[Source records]
************
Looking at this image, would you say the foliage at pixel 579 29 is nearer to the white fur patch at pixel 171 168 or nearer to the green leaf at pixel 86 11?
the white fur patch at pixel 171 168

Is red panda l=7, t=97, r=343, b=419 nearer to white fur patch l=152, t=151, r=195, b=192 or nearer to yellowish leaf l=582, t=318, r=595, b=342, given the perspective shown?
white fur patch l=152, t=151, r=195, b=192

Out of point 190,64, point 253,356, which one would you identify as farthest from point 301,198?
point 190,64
************
§ **Direction**
Write out the whole listing above line for line, with no changes to any character.

§ **Output of the exercise**
Looking at this image, would you say the foliage at pixel 579 29 is nearer to the white fur patch at pixel 171 168 or nearer to the green leaf at pixel 86 11?
the white fur patch at pixel 171 168

Is red panda l=7, t=97, r=343, b=419 nearer to white fur patch l=152, t=151, r=195, b=192 or nearer to yellowish leaf l=582, t=318, r=595, b=342, given the perspective shown?
white fur patch l=152, t=151, r=195, b=192

Out of point 190,64, point 253,356, which one would you identify as farthest from point 301,198?
point 190,64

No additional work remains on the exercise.